→ 抜粋:
☆ ☆ ☆ ☆
十一月歌舞伎座:夜の部
昨日、大阪松竹座猿★征手配のため、東京駅に出たついでに(?)
(JR東海ツアーズの「いざ出張大阪」←(笑)プラン利用)
有楽町へ出て、そのまま東銀座へ。連獅子まで幕見してきました。
【日向嶋景清(ひにむかうしまのかげきよ)】
吉キチ(笑)ファンの友人も、ちょっと辛口の感想だったので
逆に、どんなお芝居だろう~と興味が沸いておりました。
吉右衛門さんの書き下ろしということも。
確かに、私にとっても感情移入し難いお芝居でした。
景清が、戦に破れ主君を失い自ら盲となって孤高に?or孤独に?
暮らしているのだけれど、彼のその孤高(もしくは孤独)
に至るまでの悲運、非業も前提、
娘の糸滝が二歳で父と別れ、この度再会に至るまでの来し方や
身を売る決意に至るまでの(←父に金を工面するために)
心の葛藤も前提、いきなり「感動の再会」から始められても…
と言ったあたりで。
なにがどうしてこうなった、が、全部台詞で説明されても
ドラマは生まれ難いかな~と。
やっぱりある程度いきさつの部分のお芝居があって、
その後の「感動の対面」でないとキツイ…
もちろん、歌舞伎には、前段や前提はお約束の上ね、
ということで上演される「見取り」形態もあるけれど
それとはちょっと違いますよね~。作品の意味が。
新作、書き下ろし「小品」であっても、
起承転結や陰影を作って欲しかったかな。起伏に欠ける。
というか、起だけを繋いだら平坦になってしまった?
(え~っと↑景清さんの心持はず~っと“起”っぽいので(~_~;))
(しかし、文章力ないなぁ>自分)
吉右衛門さん演じる景清は、拵えは俊寛テイストで
(ラスト大船では、綺麗になりますが)
☆ ☆ ☆ ☆
→ データ記録:
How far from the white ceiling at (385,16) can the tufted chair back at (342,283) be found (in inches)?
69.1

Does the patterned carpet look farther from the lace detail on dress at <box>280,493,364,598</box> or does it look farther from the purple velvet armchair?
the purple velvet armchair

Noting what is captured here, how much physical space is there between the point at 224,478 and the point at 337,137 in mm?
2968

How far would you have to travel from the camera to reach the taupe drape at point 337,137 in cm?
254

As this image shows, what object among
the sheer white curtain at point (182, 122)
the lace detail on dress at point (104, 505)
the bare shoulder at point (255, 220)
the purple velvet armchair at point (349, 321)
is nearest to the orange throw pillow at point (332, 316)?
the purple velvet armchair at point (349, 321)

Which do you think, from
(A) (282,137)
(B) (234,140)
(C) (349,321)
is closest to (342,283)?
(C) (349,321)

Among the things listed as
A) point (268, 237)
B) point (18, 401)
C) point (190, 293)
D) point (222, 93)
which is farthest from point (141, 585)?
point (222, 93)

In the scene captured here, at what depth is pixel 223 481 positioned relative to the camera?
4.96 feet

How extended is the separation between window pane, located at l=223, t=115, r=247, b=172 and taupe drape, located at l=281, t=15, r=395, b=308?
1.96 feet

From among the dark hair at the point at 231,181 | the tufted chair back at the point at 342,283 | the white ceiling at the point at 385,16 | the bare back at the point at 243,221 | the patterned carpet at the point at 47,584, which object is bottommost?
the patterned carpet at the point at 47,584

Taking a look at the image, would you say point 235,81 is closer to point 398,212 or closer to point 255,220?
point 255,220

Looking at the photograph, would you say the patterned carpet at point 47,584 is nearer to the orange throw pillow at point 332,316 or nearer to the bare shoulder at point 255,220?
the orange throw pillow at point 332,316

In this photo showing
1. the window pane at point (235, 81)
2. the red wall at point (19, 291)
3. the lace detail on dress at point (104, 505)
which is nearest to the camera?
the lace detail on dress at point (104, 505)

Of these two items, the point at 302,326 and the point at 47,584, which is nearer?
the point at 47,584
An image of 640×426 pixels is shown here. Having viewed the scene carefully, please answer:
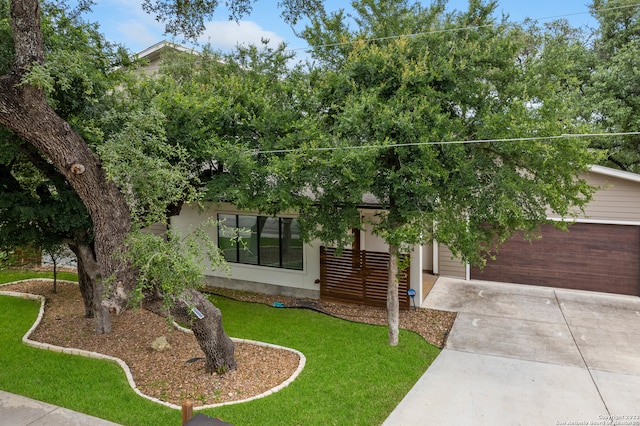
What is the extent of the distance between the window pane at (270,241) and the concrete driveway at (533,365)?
420 cm

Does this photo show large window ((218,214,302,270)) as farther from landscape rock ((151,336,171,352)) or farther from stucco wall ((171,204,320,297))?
landscape rock ((151,336,171,352))

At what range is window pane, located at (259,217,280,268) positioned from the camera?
1134 centimetres

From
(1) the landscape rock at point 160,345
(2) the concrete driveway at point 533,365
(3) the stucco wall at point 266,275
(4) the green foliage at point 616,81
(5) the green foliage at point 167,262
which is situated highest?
(4) the green foliage at point 616,81

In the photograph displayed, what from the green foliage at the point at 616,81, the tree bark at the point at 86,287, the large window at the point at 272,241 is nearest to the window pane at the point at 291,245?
the large window at the point at 272,241

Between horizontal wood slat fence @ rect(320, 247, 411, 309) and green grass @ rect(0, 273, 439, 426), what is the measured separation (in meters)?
1.36

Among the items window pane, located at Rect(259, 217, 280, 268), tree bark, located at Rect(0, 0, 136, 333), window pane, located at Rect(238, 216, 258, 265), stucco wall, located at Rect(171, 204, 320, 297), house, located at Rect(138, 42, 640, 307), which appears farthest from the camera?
window pane, located at Rect(238, 216, 258, 265)

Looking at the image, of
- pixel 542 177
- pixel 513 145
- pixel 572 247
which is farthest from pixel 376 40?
pixel 572 247

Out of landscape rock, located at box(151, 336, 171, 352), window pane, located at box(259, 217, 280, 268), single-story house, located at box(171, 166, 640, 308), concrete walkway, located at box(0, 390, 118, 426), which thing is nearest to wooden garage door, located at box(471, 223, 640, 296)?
single-story house, located at box(171, 166, 640, 308)

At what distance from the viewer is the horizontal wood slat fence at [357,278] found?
1005 cm

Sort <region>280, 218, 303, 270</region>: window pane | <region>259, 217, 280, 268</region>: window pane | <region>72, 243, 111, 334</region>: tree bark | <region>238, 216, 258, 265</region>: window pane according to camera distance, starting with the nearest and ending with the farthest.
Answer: <region>72, 243, 111, 334</region>: tree bark
<region>280, 218, 303, 270</region>: window pane
<region>259, 217, 280, 268</region>: window pane
<region>238, 216, 258, 265</region>: window pane

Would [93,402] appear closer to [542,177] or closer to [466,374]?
[466,374]

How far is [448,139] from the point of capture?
6.58m

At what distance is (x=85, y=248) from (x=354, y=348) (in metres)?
5.81

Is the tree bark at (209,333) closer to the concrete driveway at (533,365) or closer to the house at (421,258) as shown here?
the concrete driveway at (533,365)
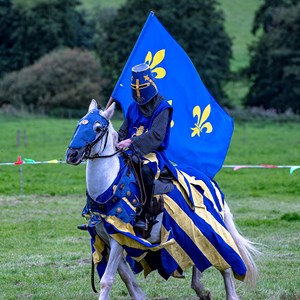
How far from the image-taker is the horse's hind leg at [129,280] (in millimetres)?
7766

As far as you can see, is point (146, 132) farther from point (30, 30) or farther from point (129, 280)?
point (30, 30)

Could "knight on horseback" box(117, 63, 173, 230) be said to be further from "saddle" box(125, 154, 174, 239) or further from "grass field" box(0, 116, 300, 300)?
"grass field" box(0, 116, 300, 300)

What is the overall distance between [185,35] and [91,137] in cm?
5270

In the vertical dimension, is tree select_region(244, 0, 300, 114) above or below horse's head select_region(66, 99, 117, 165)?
below

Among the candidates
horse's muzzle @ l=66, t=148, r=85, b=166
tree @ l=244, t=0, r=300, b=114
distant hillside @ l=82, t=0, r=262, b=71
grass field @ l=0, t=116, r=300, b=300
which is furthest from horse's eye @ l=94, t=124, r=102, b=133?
distant hillside @ l=82, t=0, r=262, b=71

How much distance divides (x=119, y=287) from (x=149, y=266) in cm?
100

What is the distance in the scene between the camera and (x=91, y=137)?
23.1 feet

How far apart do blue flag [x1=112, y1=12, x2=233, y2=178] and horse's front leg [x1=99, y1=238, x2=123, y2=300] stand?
6.25 ft

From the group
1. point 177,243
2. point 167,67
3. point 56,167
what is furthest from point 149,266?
point 56,167

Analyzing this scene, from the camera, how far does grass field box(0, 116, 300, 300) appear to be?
8.73 meters

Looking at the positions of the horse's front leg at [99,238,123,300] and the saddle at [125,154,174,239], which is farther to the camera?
the saddle at [125,154,174,239]

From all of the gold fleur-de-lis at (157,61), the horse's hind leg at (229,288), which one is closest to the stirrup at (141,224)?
the horse's hind leg at (229,288)

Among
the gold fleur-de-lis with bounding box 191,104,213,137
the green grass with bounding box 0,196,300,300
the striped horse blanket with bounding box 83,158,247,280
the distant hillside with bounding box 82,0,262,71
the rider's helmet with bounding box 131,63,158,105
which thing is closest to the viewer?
the striped horse blanket with bounding box 83,158,247,280

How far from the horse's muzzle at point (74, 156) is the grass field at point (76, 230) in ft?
☆ ☆ ☆ ☆
次の1.〜3.が抜粋の内容と合っているか、それぞれ「はい」か「いいえ」で答え、判断の決め手となる抜粋の語句を一字も変えずに引用してください。
1. 筆者は連獅子まで幕見した。
2. 糸滝は五歳で父と別れた。
3. 筆者にとって、この芝居は感情移入しやすいものだった。

1. はい:「連獅子まで幕見してきました。」
2. いいえ:「娘の糸滝が二歳で父と別れ」
3. いいえ:「確かに、私にとっても感情移入し難いお芝居でした。」